ずっと、来ないと思ってた。でも、親友の2人は必死になって僕を探してくれた。
来てくれただけで、喜びがあふれ出そうになった。
ずっと僕は、『親友』が作れないまま、14年間過ごしてきた。
1年前、僕は死に場所を探して石田中のフェンスにいた。ただそれだけで、龍吾と出会ったのである。
自分自身、龍吾に話し掛けられたときは、どうせいじめるだろう、からかうだろうと思っていた。でも龍吾は違った。
真っすぐに友情が生まれ、真っすぐに僕の気持ちを受けとめてくれた。
出会って約1年が経とうとしている今。僕は3月10日に、別れを告げる。もう、近づいてきている。でも、自分が決めた道。龍吾には申し訳ないが、受けとめてもらうしかない。
悲しみを受けとめるのは、お互い様だから…
僕はそう言い付けた。

「じゃ、帰るか。」
龍吾の笑顔をみると、何だかすぐ近くまで来ている別れが何だか遠く感じられる。
「君たちのおかげで、犯人も、友達も、見つけることができた。
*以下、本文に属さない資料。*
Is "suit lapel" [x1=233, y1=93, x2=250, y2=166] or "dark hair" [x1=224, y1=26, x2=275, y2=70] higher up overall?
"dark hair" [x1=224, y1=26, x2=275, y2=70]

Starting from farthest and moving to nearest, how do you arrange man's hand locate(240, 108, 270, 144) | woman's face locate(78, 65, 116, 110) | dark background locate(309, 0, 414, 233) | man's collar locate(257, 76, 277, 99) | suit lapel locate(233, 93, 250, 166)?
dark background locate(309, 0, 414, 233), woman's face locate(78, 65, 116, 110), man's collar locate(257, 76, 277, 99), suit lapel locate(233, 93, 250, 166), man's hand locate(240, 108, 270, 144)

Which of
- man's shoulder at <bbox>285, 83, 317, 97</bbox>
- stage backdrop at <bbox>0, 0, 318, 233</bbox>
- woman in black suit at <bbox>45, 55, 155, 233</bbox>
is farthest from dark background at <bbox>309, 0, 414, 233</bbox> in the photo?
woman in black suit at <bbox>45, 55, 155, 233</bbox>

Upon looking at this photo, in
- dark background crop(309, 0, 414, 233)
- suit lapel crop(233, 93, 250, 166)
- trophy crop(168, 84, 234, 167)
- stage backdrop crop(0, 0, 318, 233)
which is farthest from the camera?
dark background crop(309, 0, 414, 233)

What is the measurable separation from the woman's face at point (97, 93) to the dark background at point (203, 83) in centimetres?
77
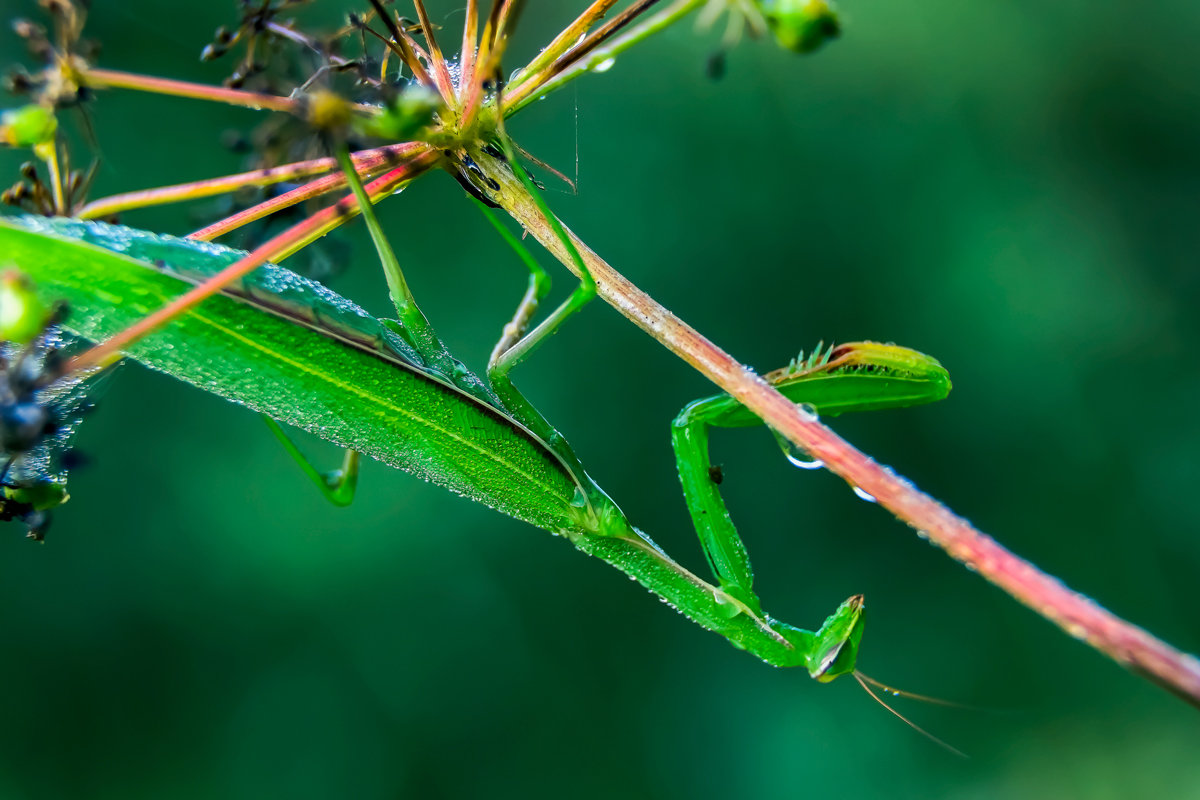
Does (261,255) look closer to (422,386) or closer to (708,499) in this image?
(422,386)

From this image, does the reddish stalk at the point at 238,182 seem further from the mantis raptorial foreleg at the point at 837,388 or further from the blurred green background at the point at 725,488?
the blurred green background at the point at 725,488

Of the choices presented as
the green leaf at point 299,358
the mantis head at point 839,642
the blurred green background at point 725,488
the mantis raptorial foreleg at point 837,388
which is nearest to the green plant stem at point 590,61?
the green leaf at point 299,358

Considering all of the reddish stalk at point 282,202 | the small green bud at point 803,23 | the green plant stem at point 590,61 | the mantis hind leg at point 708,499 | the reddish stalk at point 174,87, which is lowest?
the mantis hind leg at point 708,499

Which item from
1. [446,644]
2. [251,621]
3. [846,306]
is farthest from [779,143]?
[251,621]

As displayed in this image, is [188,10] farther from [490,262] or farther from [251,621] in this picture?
[251,621]

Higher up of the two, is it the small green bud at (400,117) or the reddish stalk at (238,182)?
the reddish stalk at (238,182)

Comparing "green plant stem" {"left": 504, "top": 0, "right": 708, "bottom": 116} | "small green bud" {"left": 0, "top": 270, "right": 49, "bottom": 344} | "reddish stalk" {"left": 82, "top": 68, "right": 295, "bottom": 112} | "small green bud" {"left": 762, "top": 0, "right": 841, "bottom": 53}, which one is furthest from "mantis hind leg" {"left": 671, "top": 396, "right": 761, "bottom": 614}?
"small green bud" {"left": 0, "top": 270, "right": 49, "bottom": 344}

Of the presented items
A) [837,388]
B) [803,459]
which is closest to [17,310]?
[803,459]
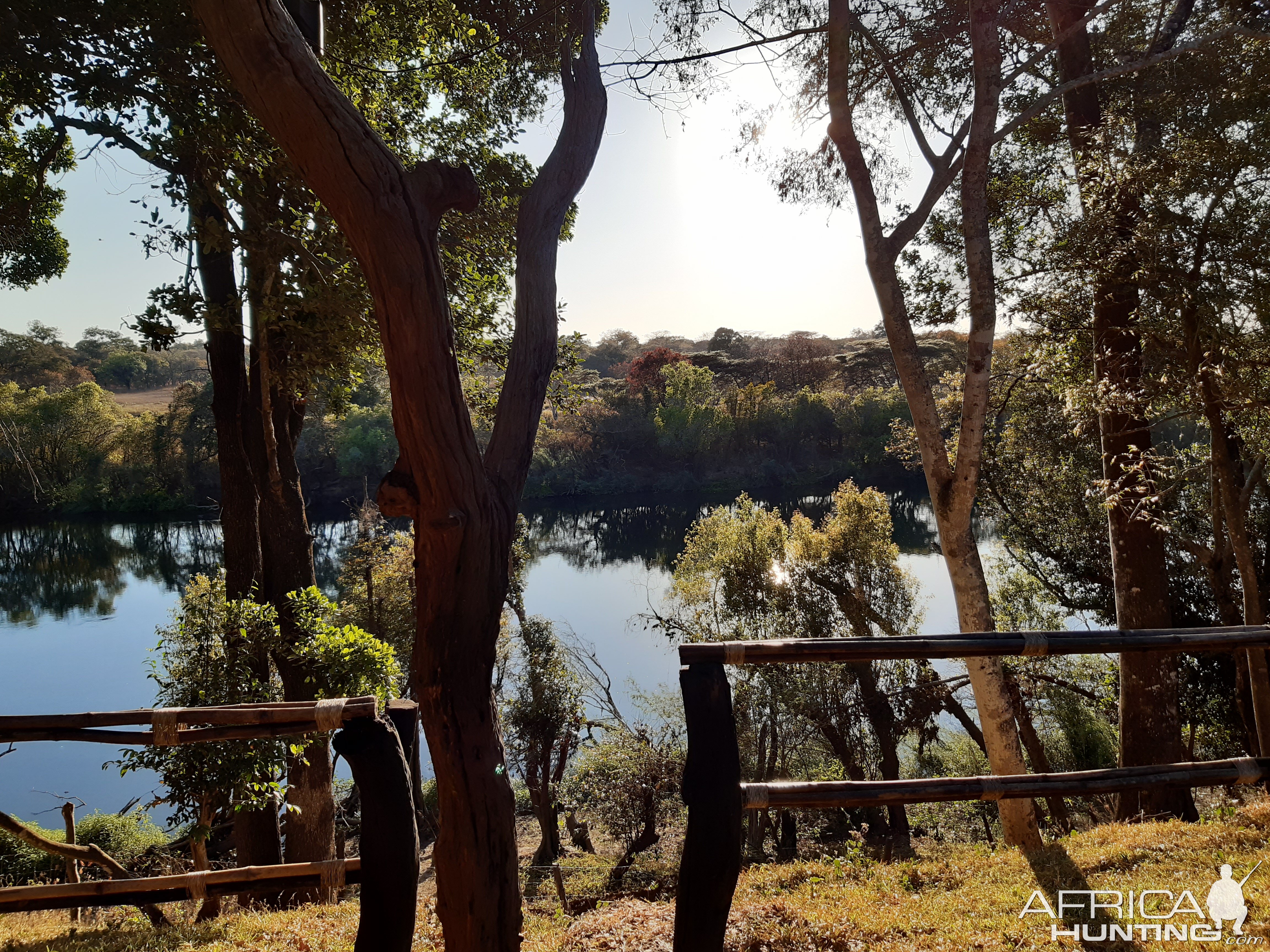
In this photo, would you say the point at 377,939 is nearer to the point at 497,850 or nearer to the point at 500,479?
the point at 497,850

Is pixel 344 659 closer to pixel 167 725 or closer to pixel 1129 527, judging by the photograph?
pixel 167 725

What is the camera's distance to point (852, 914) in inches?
86.8

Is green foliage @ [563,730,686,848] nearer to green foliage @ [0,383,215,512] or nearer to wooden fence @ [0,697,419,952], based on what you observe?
wooden fence @ [0,697,419,952]

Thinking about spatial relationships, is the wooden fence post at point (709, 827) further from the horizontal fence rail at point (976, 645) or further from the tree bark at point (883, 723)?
the tree bark at point (883, 723)

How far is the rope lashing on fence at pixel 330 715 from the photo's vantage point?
1.73 metres

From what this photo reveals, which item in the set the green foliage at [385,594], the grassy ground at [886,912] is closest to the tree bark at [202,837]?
the grassy ground at [886,912]

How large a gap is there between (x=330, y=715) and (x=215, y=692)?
267 centimetres

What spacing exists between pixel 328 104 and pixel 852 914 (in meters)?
2.90

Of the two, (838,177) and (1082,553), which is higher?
(838,177)

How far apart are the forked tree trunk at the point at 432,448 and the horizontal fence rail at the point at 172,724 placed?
0.35m

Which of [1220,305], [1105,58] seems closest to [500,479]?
[1220,305]

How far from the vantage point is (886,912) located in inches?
86.4

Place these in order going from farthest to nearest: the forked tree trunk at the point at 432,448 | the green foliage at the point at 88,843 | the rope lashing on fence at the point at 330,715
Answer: the green foliage at the point at 88,843 → the forked tree trunk at the point at 432,448 → the rope lashing on fence at the point at 330,715

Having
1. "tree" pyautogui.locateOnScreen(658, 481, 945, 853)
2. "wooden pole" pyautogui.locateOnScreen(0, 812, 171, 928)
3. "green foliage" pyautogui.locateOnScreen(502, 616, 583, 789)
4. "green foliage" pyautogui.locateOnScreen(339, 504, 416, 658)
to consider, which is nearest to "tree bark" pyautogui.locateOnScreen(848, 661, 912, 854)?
"tree" pyautogui.locateOnScreen(658, 481, 945, 853)
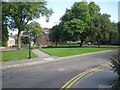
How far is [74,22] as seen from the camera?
7412 centimetres

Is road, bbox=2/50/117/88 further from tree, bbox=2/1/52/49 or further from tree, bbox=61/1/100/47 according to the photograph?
tree, bbox=61/1/100/47

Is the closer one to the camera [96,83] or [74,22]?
[96,83]

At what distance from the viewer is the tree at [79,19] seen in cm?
7351

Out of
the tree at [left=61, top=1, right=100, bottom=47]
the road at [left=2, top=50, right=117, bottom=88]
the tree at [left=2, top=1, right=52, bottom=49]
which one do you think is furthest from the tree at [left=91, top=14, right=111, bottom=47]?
the road at [left=2, top=50, right=117, bottom=88]

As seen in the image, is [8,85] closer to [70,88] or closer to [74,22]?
[70,88]

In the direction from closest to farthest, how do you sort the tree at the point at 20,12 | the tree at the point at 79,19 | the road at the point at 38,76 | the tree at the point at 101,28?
the road at the point at 38,76 < the tree at the point at 20,12 < the tree at the point at 101,28 < the tree at the point at 79,19

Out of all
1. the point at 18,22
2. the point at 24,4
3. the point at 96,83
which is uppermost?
the point at 24,4

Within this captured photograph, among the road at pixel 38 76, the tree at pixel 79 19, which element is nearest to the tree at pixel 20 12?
the tree at pixel 79 19

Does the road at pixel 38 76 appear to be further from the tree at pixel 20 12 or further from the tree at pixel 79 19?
the tree at pixel 79 19

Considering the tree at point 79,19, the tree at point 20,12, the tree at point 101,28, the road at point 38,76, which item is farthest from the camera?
the tree at point 79,19

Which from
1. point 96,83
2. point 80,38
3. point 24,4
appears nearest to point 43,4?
point 24,4

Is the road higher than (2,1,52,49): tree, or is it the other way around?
(2,1,52,49): tree

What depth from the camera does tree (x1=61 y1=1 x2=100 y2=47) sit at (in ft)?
241

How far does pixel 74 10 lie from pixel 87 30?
24.6ft
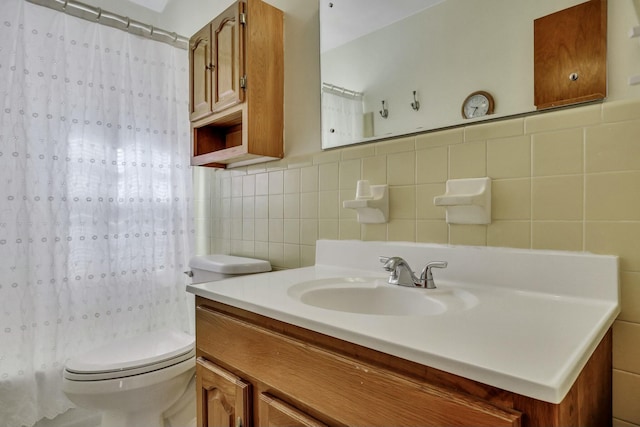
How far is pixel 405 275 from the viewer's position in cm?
93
」
警察もどうやら感謝しているみたいだ。
「ありがとうございました。」
僕は警察にそれしか言えなかった。


「…ただいま。」
龍吾の家では、何やら落ち着かない様子の姉ちゃんがいた。
「やっと帰ってきた!」
ズカズカと龍吾に歩み寄る。
「ちょっと話がある。座って。」
真剣な話とは、珍しいな…と龍吾は思った。
「私たちの、本当のお父さんとお母さんが、会いに来てくれるって。」
その言葉に龍吾は耳を疑った。
「オレたちの…親が…会いに?」
1つ1つ丁寧に返した。
「何で私たちがここにいることを知っているのか、何処から来るのかとか、まだ分からないけど。」
姉ちゃんが動揺するのも分かる。
龍吾も、体が小刻みに震えている。
「いつ…来るんだ?」
「3月…9日。」
「オレ、その時…」
「部活だけど、こっちを優先してほしい。」
「だよな。」
龍吾は、9日は大事な大会が入っていたが、仕方なく休む事にした。
「とにかく龍吾。その日を待とう。」
「……」
龍吾は、返事ができなかった。

今から13年前…

オレと姉ちゃんは幸せな家族だなと思っていたはずだ。

あの時のオレらは。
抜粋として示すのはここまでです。